GIVEN INFORMATION ->
▼
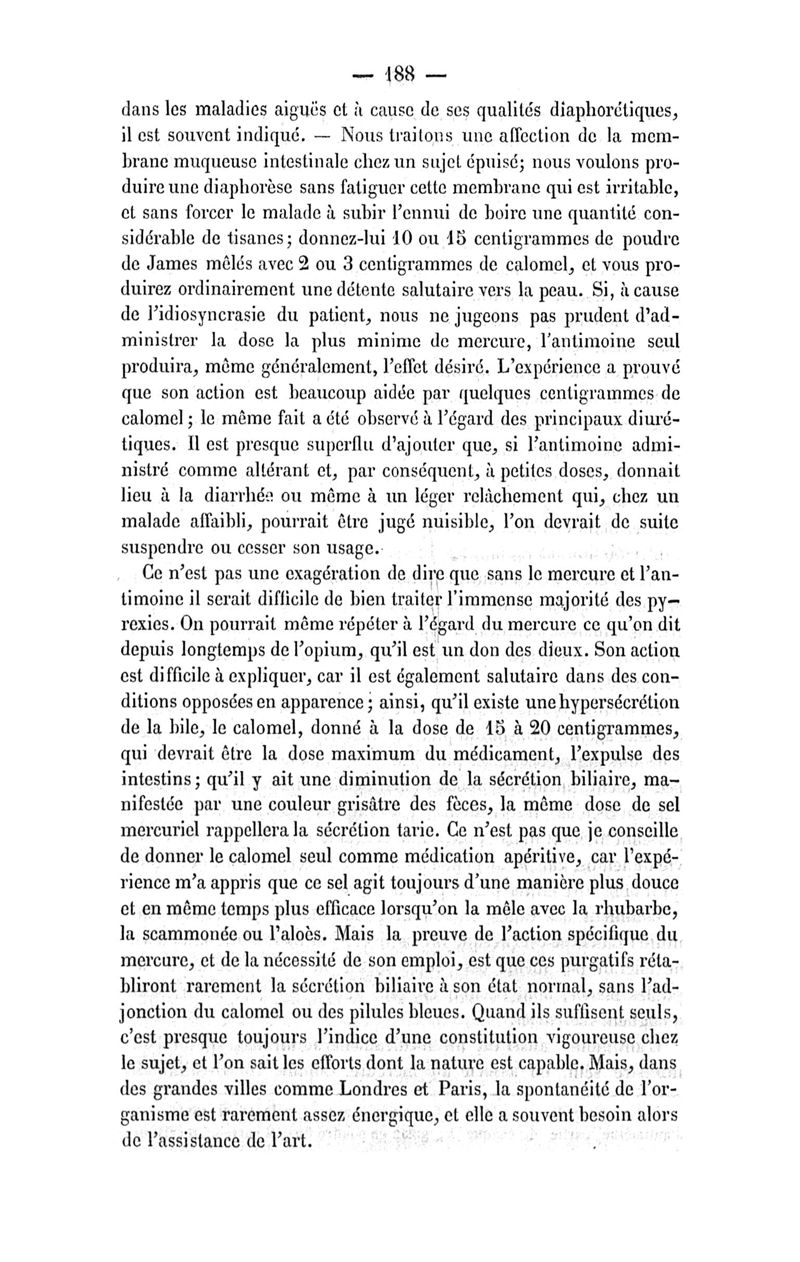 — 188 —

dans les maladies aiguës et à cause de ses qualités diaphorétiques, il est souvent indiqué. — Nous traitons une affection de la membrane muqueuse intestinale chez un sujet épuisé; nous voulons produire une diaphorèse sans fatiguer cette membrane qui est irritable, et sans forcer le malade à subir l'ennui de boire une quantité considérable de tisanes; donnez-lui 10 ou 15 centigrammes de poudre de James mêlés avec 2 ou 3 centigrammes de calomel, et vous produirez ordinairement une détente salutaire vers la peau. Si, à cause de l'idiosyncrasie du patient, nous ne jugeons pas prudent d'administrer la dose la plus minime de mercure, l'antimoine seul produira, même généralement, l'effet désiré. L'expérience a prouvé que son action est beaucoup aidée par quelques centigrammes de calomel; le même fait a été observé à l'égard des principaux diurétiques. Il est presque superflu d'ajouter que, si l'antimoine administré comme altérant et, par conséquent, à petites doses, donnait lieu à la diarrhée ou même à un léger relâchement qui, chez un malade affaibli, pourrait être jugé nuisible, l'on devrait de suite suspendre ou cesser son usage.

Ce n'est pas une exagération de dire que sans le mercure et l'antimoine il serait difficile de bien traiter l'immense majorité des pyrexies. On pourrait même répéter à l'égard du mercure ce qu'on dit depuis longtemps de l'opium, qu'il est un don des dieux. Son action est difficile à expliquer, car il est également salutaire dans des conditions opposées en apparence; ainsi, qu'il existe une hypersécrétion de la bile, le calomel, donné à la dose de 15 à 20 centigrammes, qui devrait être la dose maximum du médicament, l'expulse des intestins; qu'il y ait une diminution de la sécrétion biliaire, manifestée par une couleur grisâtre des fèces, la même dose de sel mercuriel rappellera la sécrétion tarie. Ce n'est pas que je conseille de donner le calomel seul comme médication apéritive, car l'expérience m'a appris que ce sel agit toujours d'une manière plus douce et en même temps plus efficace lorsqu'on la mêle avec la rhubarbe, la scammonée ou l'aloès. Mais la preuve de l'action spécifique du mercure, et de la nécessité de son emploi, est que ces purgatifs rétabliront rarement la sécrétion biliaire à son état normal, sans l'adjonction du calomel ou des pilules bleues. Quand ils suffisent seuls, c'est presque toujours l'indice d'une constitution vigoureuse chez le sujet, et l'on sait les efforts dont la nature est capable. Mais, dans des grandes villes comme Londres et Paris, la spontanéité de l'organisme est rarement assez énergique, et elle a souvent besoin alors de l'assistance de l'art.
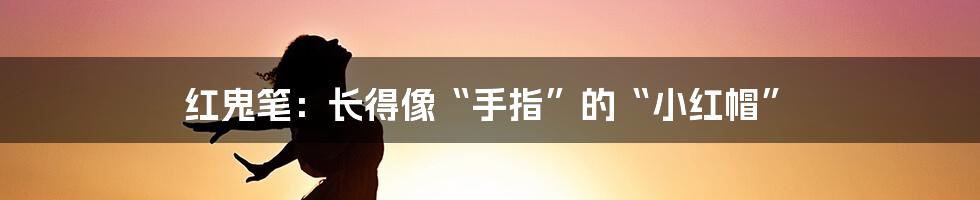 红鬼笔：长得像“手指”的“小红帽”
▲
WHAT YOU NEED TO DO -> All lines above must be repeated exactly, and the pictures must be omitted.

TASK RESPONSE ->
 — 188 —

dans les maladies aiguës et à cause de ses qualités diaphorétiques, il est souvent indiqué. — Nous traitons une affection de la membrane muqueuse intestinale chez un sujet épuisé; nous voulons produire une diaphorèse sans fatiguer cette membrane qui est irritable, et sans forcer le malade à subir l'ennui de boire une quantité considérable de tisanes; donnez-lui 10 ou 15 centigrammes de poudre de James mêlés avec 2 ou 3 centigrammes de calomel, et vous produirez ordinairement une détente salutaire vers la peau. Si, à cause de l'idiosyncrasie du patient, nous ne jugeons pas prudent d'administrer la dose la plus minime de mercure, l'antimoine seul produira, même généralement, l'effet désiré. L'expérience a prouvé que son action est beaucoup aidée par quelques centigrammes de calomel; le même fait a été observé à l'égard des principaux diurétiques. Il est presque superflu d'ajouter que, si l'antimoine administré comme altérant et, par conséquent, à petites doses, donnait lieu à la diarrhée ou même à un léger relâchement qui, chez un malade affaibli, pourrait être jugé nuisible, l'on devrait de suite suspendre ou cesser son usage.

Ce n'est pas une exagération de dire que sans le mercure et l'antimoine il serait difficile de bien traiter l'immense majorité des pyrexies. On pourrait même répéter à l'égard du mercure ce qu'on dit depuis longtemps de l'opium, qu'il est un don des dieux. Son action est difficile à expliquer, car il est également salutaire dans des conditions opposées en apparence; ainsi, qu'il existe une hypersécrétion de la bile, le calomel, donné à la dose de 15 à 20 centigrammes, qui devrait être la dose maximum du médicament, l'expulse des intestins; qu'il y ait une diminution de la sécrétion biliaire, manifestée par une couleur grisâtre des fèces, la même dose de sel mercuriel rappellera la sécrétion tarie. Ce n'est pas que je conseille de donner le calomel seul comme médication apéritive, car l'expérience m'a appris que ce sel agit toujours d'une manière plus douce et en même temps plus efficace lorsqu'on la mêle avec la rhubarbe, la scammonée ou l'aloès. Mais la preuve de l'action spécifique du mercure, et de la nécessité de son emploi, est que ces purgatifs rétabliront rarement la sécrétion biliaire à son état normal, sans l'adjonction du calomel ou des pilules bleues. Quand ils suffisent seuls, c'est presque toujours l'indice d'une constitution vigoureuse chez le sujet, et l'on sait les efforts dont la nature est capable. Mais, dans des grandes villes comme Londres et Paris, la spontanéité de l'organisme est rarement assez énergique, et elle a souvent besoin alors de l'assistance de l'art.
 红鬼笔：长得像“手指”的“小红帽”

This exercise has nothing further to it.